California workplace discrimination law protects pregnant workers more than federal law does.
Like federal Title VII, the California Fair Employment and Housing Act (FEHA) forbids sex discrimination and gender discrimination in the workplace. This includes discrimination against female employees on the basis of pregnancy.
To prove that you have been discriminated against because of your pregnancy under the FEHA, you have to show that:
- your employer is subject to the FEHA’s requirements,
- your employer discharged you, refused to hire you, or subjected you to another adverse employment action,
- your pregnancy was a substantial motivating factor for this setback,
- you were harmed, and
- your employer’s conduct was a substantial factor for your suffering.

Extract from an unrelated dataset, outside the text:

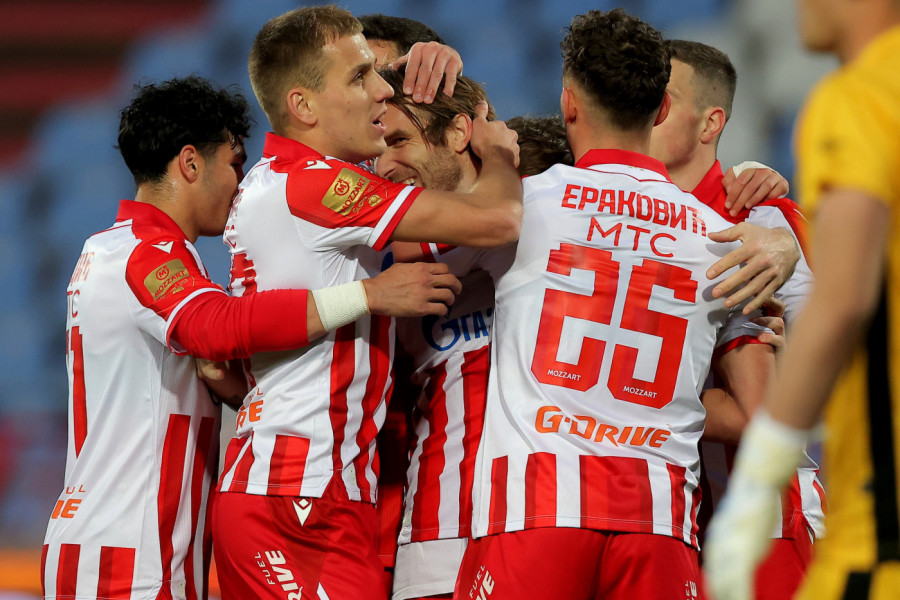 ZVEZDA JEDVA PREŽIVELA SPARTAK! Crveno-beli tri puta vodili, pa strepeli do samog kraja! (VIDEO)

Importantly, the FEHA applies to most California employers who have more than 5 employees. It also applies to all workers, including:
- full-time employees,
- part-time employees,
- job applicants, and
- unpaid interns.
Like the federal ADA, the FEHA also requires employers to make reasonable accommodations for disabilities caused by your pregnancy. This can include a period of pregnancy leave under the following state and federal laws:
- the California Pregnancy Disability Leave Law (PDL), which provides up to 4 months of unpaid leave for pregnancy-related conditions,
- the California Family Rights Act (CFRA), which provides a maternity leave of absence of up to 12 weeks after the birth of a child for baby-bonding,
- the California State Disability Insurance (SDI) program, which provides up to:
- 4 weeks of paid leave for pregnancy-related disabilities, and
- 8 weeks of paid leave for baby-bonding; and
- the federal Family and Medical Leave Act (FMLA), which provides pregnant employees of large employers with up to 12 weeks of unpaid leave for serious health conditions, including pregnancy-related medical conditions that amount to a disability.

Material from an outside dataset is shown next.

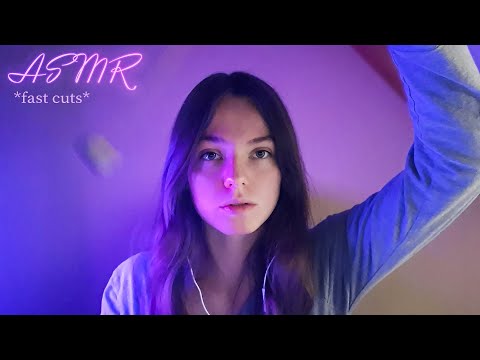 ASMR für Menschen die sich schnell langweilen🌠​ viele Personal Attention Trigger & schnelle Cuts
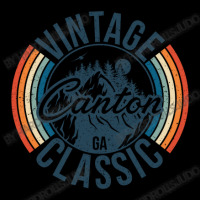 I Love Canton Georgia Retro Vintage Classic Limited Edition Maternity Scoop Neck T-shirt | Artistshot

If your employer discriminates against you based on your pregnancy, you can send a demand letter for them to stop. If that does not resolve the situation, you would escalate the case by filing a complaint with the California Civil Rights Department (CRD) (formerly the California Department of Fair Employment and Housing (DFEH)).
Because the FEHA provides better protections than Title VII, you would generally proceed under California state employment law. However, this is not always the best option. An employment lawyer can help you decide what is best for your case.
If the CRD complaint does not resolve your case, the next step would be to file an employment discrimination lawsuit against your employer in California Superior Court.
 42 USC 12112.
 42 USC 12112(b)(5)(A).
 42 USC 12111(5).
 42 USC 2000e(b).
 California Government Code 12940 GOV.
 California Government Code 12926(r)(1)(A) GOV.
 California Civil Jury Instructions (CACI) No. 2500.
 California Government Code 12926(d) GOV.
 California Government Code 12940(c) GOV.
 California Government Code 12940 GOV.